> _TEXT SECTION_:
February 2025 was a turbulent month for the stock markets, as investors grappled with persistent inflation, a hawkish Federal Reserve, the threat of tariffs, mixed corporate earnings, and a wave of disappointing economic data. With so many forces in play, identifying a single market driver proved difficult.
Economic indicators painted a challenging picture. The housing and labor markets showed significant strain, consumer sentiment dropped to multi-year lows, and inflation metrics (CPI and PPI) came in higher than expected. Meanwhile, corporate earnings season wrapped up, with 97% of S&P 500 companies reporting actual results. Of those, 75% exceeded EPS expectations, while 63% posted revenue surprises.
As in January, the month ended on a dramatic note. Turmoil at the White House overshadowed hopes for progress in the Ukraine-Russia conflict, triggering one of NASDAQ’s steepest weekly declines of the year – nearly 4%. February was, without a doubt, a month of market volatility and uncertainty.
For the month of February:
The DJIA dropped 1.6%;
The S&P 500 lost 0.7%;
NASDAQ declined 4.0%; and
The Russell 2000 pulled back 4.2%.
In February, performance in developed markets outside the U.S. was also mixed, with 20 of the 41 developed markets tracked by MSCI declining.
Emerging markets fared slightly better, as only 12 of those 46 indices tracked by MSCI saw declines.
Market volatility surged, with the VIX jumping over 25% for the month, including a sharp 16% increase in the final week alone.
Meanwhile, West Texas Intermediate crude experienced a steady decline throughout the month, dropping $3.21 per barrel to settle at $69.95. This marks a $10 per barrel decrease compared to the same time last year.
Market Performance Around the World
Investors looking beyond the U.S. encountered mixed results, with 21 of the 41 developed markets tracked by MSCI posting gains this month, most rising between 1% and 3%.
Emerging markets performed slightly better, as 34 of the 46 indices tracked by MSCI advanced for the month.
Index Returns | February 2025 |
MSCI EAFE | +1.80% |
MSCI EURO | +3.37% |
MSCI FAR EAST | -0.53% |
MSCI G7 INDEX | -1.12% |
MSCI NORTH AMERICA | -1.62% |
MSCI PACIFIC | -1.47% |
MSCI PACIFIC EX-JAPAN | -1.66% |
MSCI WORLD | -0.81% |
MSCI WORLD ex USA | 1.62% |
Source: MSCI. Past performance cannot guarantee future results
Sector Performance Was Mixed Too
In February, the performance of the 11 S&P 500 sectors was mixed, with six advancing and five declining. This marked a sharp contrast to January, when 10 out of 11 sectors posted gains, including four that rose by more than 5%. However, February’s performance was not as weak as December, when eight sectors declined, three of which fell by around 10%, entering contraction territory.

> _INFORMATION PROVIDED_:
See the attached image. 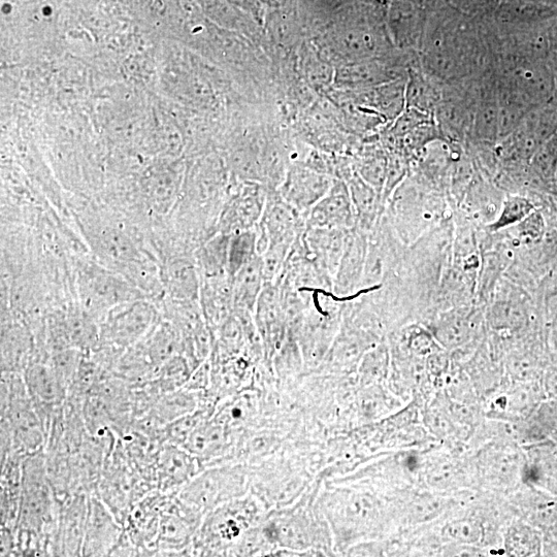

> _SHORT TASK A_: Revise the February 2025 market review: begin at the words "For the month of" and stop after "MSCI saw declines.", replacing "pulled back" with "fell".
> _SHORT TASK B_:
Answer these questions using the February 2025 market review:
(i) What share of S&P 500 companies had reported actual results when earnings season wrapped up?
(ii) At what price per barrel did West Texas Intermediate crude settle?
(iii) How many of the 11 S&P 500 sectors advanced in February?
> _SHORT TASK C_: Please continue the February 2025 market review from its last sentence.

> _ANSWER A_:
For the month of February:
The DJIA dropped 1.6%;
The S&P 500 lost 0.7%;
NASDAQ declined 4.0%; and
The Russell 2000 fell 4.2%.
In February, performance in developed markets outside the U.S. was also mixed, with 20 of the 41 developed markets tracked by MSCI declining.
Emerging markets fared slightly better, as only 12 of those 46 indices tracked by MSCI saw declines.

> _ANSWER B_:
(i) 97%
(ii) $69.95
(iii) Six

> _ANSWER C_:
On a relative basis, February mirrored December’s weakness, with eight sectors declining – almost the inverse of January, when 10 of the 11 sectors advanced.
Notably, some sectors experienced significant swings from month to month, underscoring market volatility. Consumer Discretionary and Communication Services, in particular, saw sharp reversals.
Sector returns also showed considerable dispersion. Consumer Discretionary dropped nearly 9%, while Real Estate surged almost 5%, illustrating the broad range of performance within a single month.
Below are the sector returns for February and January, reflecting these short-term fluctuations:
S&P 500 Sector | January 2025 | February 2025 |
Information Technology | -3.94% | -0.33% |
Energy | +3.38% | +0.11% |
Health Care | +6.86% | +0.93% |
Real Estate | +2.51% | +2.74% |
Consumer Staples | +2.01% | +4.64% |
Consumer Discretionary | +3.37% | -8.93% |
Industrials | +4.85% | -2.20% |
Financials | +6.47% | +1.36% |
Materials | +5.90% | -0.44% |
Communication Services | +8.18% | -3.02% |
Utilities | +2.73% | +1.46% |
Source: FMR
Real GDP Up 2.3% in 4th Quarter

Real gross domestic product increased at an annual rate of 2.3% in the fourth quarter of 2024 (October, November, and December), according to the second estimate released by the U.S. Bureau of Economic Analysis. In the third quarter, real GDP increased 3.1%.
The increase in real GDP in the fourth quarter primarily reflected increases in consumer spending and government spending that were partly offset by a decrease in investment. Imports, which are a subtraction in the calculation of GDP, decreased.

Inflation Rises Unexpectedly in January

The Consumer Price Index for All Urban Consumers increased 0.5% on a seasonally adjusted basis in January, after rising 0.4% in December, the U.S. Bureau of Labor Statistics reported. Over the last 12 months, the all items index increased 3.0% before seasonal adjustment.
The all items index rose 3.0% for the 12 months ending January, after rising 2.9% over the 12 months ending December. The all items less food and energy index rose 3.3% over the last 12 months. The energy index increased 1.0% for the 12 months ending January. The food index increased 2.5% over the last year.

PCE Index Shows Positive Signs
The Personal Consumption Expenditures price index increased 0.3% in January, matching December's unrevised gain. The rise was in line with economists' expectations. In the 12 months through January, the PCE price index rose 2.5% after increasing 2.6% in December.

Stripping out the volatile food and energy components, the PCE price index gained 0.3% last month after an unrevised 0.2% rise in December. In the 12 months through January, core prices increased 2.6% after climbing 2.9% in December.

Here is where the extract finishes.